Beberapa lokasi yang berpotensi untuk dikembangkan menjadi kawasan lahan pengaraman modern antara lain di Teluk Kupang.

Sabu Raijua, Nagekeo, Ende dan Waingapu. Diperkirakan di Nusa Tenggara Timur terdapat lahan potensiai sebesar kurang lebih 15.000 ha. Melalui pembangunan lahan pegaraman secara modern maka potensi produksi garam kualitas industri dari NTT diperkirakan bisa mencapai 1,5 juta ton per tahun.

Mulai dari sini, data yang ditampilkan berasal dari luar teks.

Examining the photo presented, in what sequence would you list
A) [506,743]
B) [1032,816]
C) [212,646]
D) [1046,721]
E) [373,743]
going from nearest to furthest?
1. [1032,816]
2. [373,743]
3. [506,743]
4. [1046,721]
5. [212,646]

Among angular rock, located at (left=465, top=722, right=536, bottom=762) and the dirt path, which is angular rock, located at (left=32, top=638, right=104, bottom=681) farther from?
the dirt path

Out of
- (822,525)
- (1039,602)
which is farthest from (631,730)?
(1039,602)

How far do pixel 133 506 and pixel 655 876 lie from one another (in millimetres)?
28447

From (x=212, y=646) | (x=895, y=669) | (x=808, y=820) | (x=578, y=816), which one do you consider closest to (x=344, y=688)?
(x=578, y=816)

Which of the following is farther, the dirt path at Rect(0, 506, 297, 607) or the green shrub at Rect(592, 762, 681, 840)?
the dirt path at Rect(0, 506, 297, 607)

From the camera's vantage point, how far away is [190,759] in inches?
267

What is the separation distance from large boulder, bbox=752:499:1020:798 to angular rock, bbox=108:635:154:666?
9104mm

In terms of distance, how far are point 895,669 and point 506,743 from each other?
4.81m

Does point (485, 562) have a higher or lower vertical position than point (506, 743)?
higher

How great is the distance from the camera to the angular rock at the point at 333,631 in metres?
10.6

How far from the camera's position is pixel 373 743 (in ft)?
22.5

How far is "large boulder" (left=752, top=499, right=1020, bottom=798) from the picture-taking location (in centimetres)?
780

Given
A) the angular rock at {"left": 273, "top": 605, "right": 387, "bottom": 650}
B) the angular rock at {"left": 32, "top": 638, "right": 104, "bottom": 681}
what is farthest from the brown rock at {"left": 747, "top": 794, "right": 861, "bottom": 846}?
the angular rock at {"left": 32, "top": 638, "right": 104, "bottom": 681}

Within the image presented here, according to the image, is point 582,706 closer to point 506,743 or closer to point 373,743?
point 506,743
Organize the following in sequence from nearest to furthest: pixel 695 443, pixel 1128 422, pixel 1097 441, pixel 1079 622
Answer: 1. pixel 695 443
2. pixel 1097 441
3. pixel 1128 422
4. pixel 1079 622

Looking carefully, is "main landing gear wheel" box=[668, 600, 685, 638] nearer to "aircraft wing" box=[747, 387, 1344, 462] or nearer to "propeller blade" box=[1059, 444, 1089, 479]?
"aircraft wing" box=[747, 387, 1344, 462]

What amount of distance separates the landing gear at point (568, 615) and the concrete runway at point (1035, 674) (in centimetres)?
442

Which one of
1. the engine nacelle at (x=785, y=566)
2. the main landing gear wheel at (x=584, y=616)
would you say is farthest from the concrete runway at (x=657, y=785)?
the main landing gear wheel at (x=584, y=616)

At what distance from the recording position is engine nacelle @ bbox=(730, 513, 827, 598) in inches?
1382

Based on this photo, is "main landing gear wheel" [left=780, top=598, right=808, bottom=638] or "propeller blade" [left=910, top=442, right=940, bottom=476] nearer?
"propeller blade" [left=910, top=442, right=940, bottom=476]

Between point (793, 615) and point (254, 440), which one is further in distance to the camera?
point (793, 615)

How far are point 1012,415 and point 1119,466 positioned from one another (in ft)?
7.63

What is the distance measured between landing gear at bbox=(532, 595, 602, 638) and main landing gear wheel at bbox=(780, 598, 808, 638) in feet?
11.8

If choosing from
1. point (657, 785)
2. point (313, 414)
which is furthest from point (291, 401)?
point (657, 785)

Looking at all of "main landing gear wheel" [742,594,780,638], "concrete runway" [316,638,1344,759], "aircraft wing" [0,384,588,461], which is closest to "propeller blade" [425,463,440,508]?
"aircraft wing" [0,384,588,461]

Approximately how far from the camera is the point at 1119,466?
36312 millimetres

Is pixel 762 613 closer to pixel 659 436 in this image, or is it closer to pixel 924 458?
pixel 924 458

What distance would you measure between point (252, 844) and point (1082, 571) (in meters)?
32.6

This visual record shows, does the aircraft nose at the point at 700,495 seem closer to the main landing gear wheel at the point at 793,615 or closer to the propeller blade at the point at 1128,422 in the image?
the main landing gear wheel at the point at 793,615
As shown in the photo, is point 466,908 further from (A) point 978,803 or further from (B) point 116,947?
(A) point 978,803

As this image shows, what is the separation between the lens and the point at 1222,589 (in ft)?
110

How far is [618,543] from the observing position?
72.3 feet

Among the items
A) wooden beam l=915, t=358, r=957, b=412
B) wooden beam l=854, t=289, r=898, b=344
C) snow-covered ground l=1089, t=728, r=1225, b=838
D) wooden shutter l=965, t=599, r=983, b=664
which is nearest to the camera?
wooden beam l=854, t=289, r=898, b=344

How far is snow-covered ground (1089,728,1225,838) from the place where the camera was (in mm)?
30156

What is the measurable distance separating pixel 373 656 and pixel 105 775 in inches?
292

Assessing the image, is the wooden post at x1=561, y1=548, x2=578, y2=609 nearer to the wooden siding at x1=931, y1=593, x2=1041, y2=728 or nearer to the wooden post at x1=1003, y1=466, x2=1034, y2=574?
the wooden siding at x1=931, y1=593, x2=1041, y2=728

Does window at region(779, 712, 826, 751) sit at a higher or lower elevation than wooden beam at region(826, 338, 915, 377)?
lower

Indonesia saat ini impor garam dari Australia rata-rata 1,8 juta ton per tahun.

Sebagai informasi, kesepakatan bersama antara BPPT dengan PT Garam (Persero) ini dimaksudkan sebagai payung hukum untuk kerja sama dalam pengembangan lahan pegaraman terintegrasi di kawasan lahan pegaraman di Kupang Nusa Tenggara.

Kegiatan telah dimulai di akhir tahun 2017, dan pada tahun 2018 dengan dibangunnya pilot project pabrik refinery garam untuk menghasilkan garam kualitas industri yang akan dikerjakan secara bersama-sama antara BBTP dengan PT Garam (Persero).